Tend to the hungry by making food for them

BRATTLEBORO — On a recent Friday, the local soup kitchen where I attend, Loaves and Fishes, served 490 meals - a record high!

Included in this reckoning was food for 40 children at an adjacent day-care center, plus meals for them and their families for the weekend. The rest was a larger-than-normal demand by walk-in clients plus their own take-outs, for this early part of the month.

We also had to explain to those attending something not entirely made clear by the feds or the state of Vermont: that the state had anticipated the government shutdown and did a good thing to ensure food stamps for February.

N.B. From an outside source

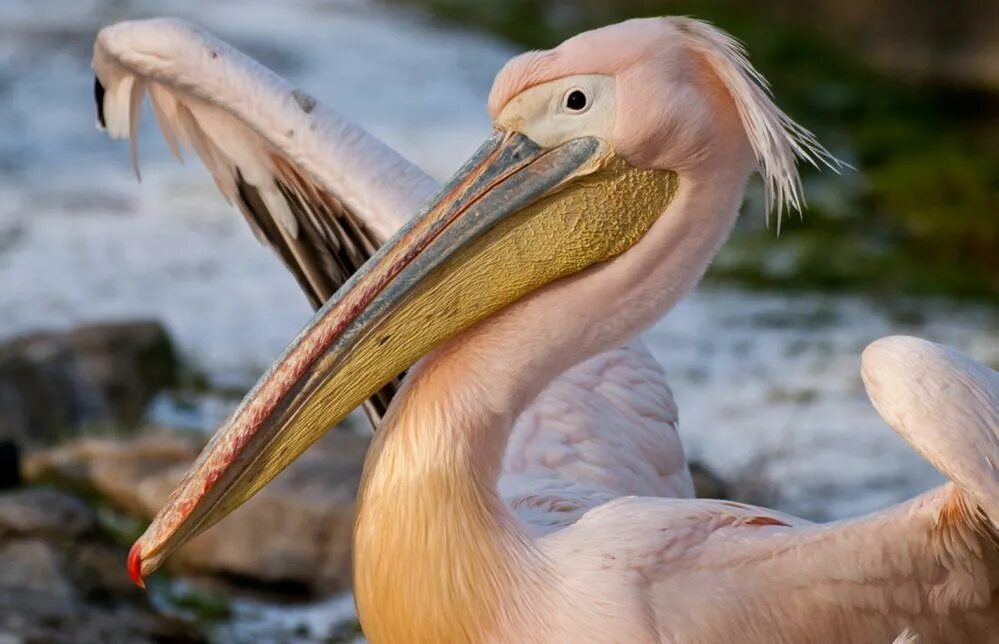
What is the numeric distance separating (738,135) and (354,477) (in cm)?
246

The state drowned that message in bureaucratese about how if you had signed up late, you'd have to be sure of getting food by calling a certain toll-free number - where, it turned out, you could wait for 45 minutes or more to be so assured.

In a second, even-longer, epistle about children's food, some five pages, the state also intended the document as a good security notice, but it produced the opposite: anxiety.

The real problem is that there is enough food for all, all the time, and the guy you see panhandling down at the bridge by the Co-op “for food” is collecting for some other reason. I have even seen people panhandling there during mealtimes at the two food kitchens in Brattleboro, ours and Bridgid's Kitchen.

It's not “raising awareness” of hunger that is the problem, but a lack of contribution to tending to the hungry by making food for them.

If you have skills to do so (good hygiene and safety), and if you're knife safe, it will be worth training you for two or three weeks since you will become actually useful beyond that timeframe.

That is the big yawn at hunger ground-zero, contrasted with what the chattering classes say about hunger.